• _ASSIGNED TASK_
Reproduce exactly, and only, the lines below from the one containing "A: Bird (Aves)." through the one containing "[camera trap, expert-labeled]".

○ ○ ○

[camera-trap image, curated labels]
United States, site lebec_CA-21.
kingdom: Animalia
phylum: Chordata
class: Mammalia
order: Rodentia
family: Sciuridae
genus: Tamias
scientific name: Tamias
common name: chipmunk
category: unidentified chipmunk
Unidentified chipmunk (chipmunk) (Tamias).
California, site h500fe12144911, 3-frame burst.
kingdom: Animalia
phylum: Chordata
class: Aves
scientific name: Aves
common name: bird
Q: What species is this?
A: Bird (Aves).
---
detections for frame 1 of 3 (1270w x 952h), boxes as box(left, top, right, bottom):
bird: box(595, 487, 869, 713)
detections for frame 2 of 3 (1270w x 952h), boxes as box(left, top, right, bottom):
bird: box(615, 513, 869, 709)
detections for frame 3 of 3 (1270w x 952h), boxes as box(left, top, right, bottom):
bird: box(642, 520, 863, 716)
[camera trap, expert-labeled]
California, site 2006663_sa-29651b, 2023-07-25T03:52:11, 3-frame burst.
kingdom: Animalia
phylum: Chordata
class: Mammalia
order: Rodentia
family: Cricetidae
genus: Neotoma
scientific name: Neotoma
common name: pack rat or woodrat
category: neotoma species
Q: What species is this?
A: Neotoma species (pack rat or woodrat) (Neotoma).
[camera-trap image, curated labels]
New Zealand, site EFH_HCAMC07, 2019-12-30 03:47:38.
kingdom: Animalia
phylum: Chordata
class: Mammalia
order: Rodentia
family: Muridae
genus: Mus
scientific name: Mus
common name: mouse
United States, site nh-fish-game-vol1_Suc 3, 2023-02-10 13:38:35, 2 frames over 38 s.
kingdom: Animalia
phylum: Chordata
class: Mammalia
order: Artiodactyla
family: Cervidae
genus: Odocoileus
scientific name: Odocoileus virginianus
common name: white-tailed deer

○ ○ ○

• _RESPONSE TO THIS EXERCISE_
A: Bird (Aves).
---
detections for frame 1 of 3 (1270w x 952h), boxes as box(left, top, right, bottom):
bird: box(595, 487, 869, 713)
detections for frame 2 of 3 (1270w x 952h), boxes as box(left, top, right, bottom):
bird: box(615, 513, 869, 709)
detections for frame 3 of 3 (1270w x 952h), boxes as box(left, top, right, bottom):
bird: box(642, 520, 863, 716)
[camera trap, expert-labeled]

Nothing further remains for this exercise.